Source text:
——————————

My name is Tobi-lea Gogo. I’m twenty years old and I am a stereotypical unemployed stoner musician. I play guitar and sing in the Perth grunge/punk band AAAGH BATS!. I always loved music and had an appreciation for the buzz it would give you when you heard a great song.

Here’s how I got into music.

When I was a little tacker of three years old or so one of my first memories was my mother playing me Queen’s Bohemian Rhapsody, and Metalica’s One, and telling me about what these songs meant. I sat there and cried but it felt good. Music has always made me feel more than anything else. As a kid I would steal my mother’s albums and play them in my room for months. Some of my favourites were Pink Floyd, The Cranberries, Alanis Morisette, Jewel, Hole , Tracy Chapman, Fleetwood Mac, Thin Lizzy, The Police and Offspring. They would stay in my room till my mother would eventually steal them back and I would go hunting for more. I think the first time I knew I wanted to sing I was like 8 and I was watching sister act. I would sing all the little red heads high parts and I felt this buzz through my whole body.

When I was 12 years old my mother came into my room after having just listened to Eminem’s ‘The Marshall Mathers’ LP and told me I needed to listen to it. She would put it on when her and dad argued and crank it because dad fucking hated Eminem. I listened to the album start to finish. It scared the shit out of me. His anger inspired me the way he perfectly took apart hypocrites, and the liars. The album kicked something inside of me and I decided that day that I had to be a writer and I started writing songs. I originally started rapping because you could say so much more and be so much more aggressive. The first or second rap I ever wrote is on recording somewhere (CRINGE) I was trying to sound American and had no idea how a female Aussie rapper was meant to sound (this is before anyone had heard hilltop hoods) but one thing was certain is that the little 12 year old girl who dressed like a goth and did nothing but write raps all day was fucking ANGRY. I had a group of mates and we used to rap together but they all stopped after a few months. It was basically my first band break up and it broke my heart.

——————————

Data extracts:
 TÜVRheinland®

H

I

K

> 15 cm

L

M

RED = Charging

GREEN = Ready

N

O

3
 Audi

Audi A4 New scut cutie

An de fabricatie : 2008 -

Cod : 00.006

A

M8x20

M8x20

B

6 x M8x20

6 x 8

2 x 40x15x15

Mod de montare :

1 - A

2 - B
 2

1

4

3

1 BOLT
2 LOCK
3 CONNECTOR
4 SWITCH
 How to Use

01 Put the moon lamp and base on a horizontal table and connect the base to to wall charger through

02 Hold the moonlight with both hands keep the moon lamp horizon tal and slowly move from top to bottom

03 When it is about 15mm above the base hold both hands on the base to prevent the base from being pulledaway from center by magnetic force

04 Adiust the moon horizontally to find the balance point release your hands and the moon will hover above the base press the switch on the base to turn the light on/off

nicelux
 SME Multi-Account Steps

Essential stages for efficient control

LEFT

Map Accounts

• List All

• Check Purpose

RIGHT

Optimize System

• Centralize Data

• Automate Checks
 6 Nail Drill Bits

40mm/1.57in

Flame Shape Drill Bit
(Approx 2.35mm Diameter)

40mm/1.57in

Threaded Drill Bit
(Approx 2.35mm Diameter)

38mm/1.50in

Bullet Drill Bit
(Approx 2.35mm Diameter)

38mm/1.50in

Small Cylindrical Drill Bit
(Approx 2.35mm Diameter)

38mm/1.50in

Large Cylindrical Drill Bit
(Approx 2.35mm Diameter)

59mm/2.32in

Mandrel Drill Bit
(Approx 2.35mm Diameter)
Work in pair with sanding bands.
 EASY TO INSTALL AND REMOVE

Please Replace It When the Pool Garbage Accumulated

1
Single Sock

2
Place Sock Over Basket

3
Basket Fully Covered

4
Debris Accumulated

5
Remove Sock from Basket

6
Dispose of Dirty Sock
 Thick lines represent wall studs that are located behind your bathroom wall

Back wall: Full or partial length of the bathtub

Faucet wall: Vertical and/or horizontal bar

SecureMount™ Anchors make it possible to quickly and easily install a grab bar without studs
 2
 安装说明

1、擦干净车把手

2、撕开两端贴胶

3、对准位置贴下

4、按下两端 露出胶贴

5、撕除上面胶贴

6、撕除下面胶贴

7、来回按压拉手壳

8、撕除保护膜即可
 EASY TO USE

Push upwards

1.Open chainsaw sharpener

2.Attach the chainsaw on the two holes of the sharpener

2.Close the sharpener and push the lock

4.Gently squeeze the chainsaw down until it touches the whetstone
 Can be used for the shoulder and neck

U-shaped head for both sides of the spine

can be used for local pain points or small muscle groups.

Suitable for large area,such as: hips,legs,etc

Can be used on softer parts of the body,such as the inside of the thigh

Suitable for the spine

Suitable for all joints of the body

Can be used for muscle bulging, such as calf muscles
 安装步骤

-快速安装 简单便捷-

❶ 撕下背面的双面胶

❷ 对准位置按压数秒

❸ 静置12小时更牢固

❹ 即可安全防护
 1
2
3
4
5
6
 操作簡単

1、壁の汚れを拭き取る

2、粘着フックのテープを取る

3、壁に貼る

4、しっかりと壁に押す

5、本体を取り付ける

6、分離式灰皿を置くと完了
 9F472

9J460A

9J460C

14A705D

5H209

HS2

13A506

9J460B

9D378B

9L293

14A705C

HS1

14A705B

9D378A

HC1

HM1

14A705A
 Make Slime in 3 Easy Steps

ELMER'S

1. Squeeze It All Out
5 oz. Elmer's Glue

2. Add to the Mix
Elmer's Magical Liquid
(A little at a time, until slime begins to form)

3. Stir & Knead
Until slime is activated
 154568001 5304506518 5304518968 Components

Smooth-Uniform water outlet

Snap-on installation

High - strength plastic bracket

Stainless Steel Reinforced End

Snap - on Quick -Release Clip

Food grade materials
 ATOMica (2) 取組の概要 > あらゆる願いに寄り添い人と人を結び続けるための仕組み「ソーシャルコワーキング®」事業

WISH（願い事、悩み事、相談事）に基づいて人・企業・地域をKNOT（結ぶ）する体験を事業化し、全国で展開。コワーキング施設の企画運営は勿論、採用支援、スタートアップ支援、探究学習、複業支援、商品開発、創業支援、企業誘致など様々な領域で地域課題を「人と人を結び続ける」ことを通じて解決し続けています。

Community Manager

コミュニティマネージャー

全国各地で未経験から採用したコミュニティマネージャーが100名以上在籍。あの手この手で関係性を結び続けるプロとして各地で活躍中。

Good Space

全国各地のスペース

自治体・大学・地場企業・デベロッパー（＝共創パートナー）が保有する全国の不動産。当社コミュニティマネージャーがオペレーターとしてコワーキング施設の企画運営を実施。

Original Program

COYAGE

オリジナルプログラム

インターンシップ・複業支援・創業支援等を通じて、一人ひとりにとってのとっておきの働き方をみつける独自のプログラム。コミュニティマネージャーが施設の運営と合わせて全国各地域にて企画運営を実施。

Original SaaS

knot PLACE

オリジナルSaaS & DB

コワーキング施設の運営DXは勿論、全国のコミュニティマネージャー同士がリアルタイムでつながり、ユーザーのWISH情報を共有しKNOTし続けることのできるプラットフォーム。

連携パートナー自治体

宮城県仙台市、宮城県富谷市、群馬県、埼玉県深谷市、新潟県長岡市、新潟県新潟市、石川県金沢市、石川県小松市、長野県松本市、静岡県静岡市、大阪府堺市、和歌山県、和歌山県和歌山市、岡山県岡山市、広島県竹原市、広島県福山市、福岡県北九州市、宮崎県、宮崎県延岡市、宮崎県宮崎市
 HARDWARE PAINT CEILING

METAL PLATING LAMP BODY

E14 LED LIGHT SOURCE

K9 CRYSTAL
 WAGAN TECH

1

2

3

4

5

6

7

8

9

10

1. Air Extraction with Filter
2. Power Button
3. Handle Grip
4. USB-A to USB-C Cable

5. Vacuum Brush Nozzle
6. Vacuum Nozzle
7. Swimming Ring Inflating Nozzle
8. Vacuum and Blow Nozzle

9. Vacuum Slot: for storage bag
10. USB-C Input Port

——————————

Tasks and exercises:
(a) According to the account of getting into music, what band does the writer play guitar and sing in?
(b) Reproduce word for word the part of the account of getting into music that opens with the words "My name is Tobi-lea" and closes with "got into music.".

Answers by item number:
(a) The Perth grunge/punk band AAAGH BATS!

(b)
My name is Tobi-lea Gogo. I’m twenty years old and I am a stereotypical unemployed stoner musician. I play guitar and sing in the Perth grunge/punk band AAAGH BATS!. I always loved music and had an appreciation for the buzz it would give you when you heard a great song.

Here’s how I got into music.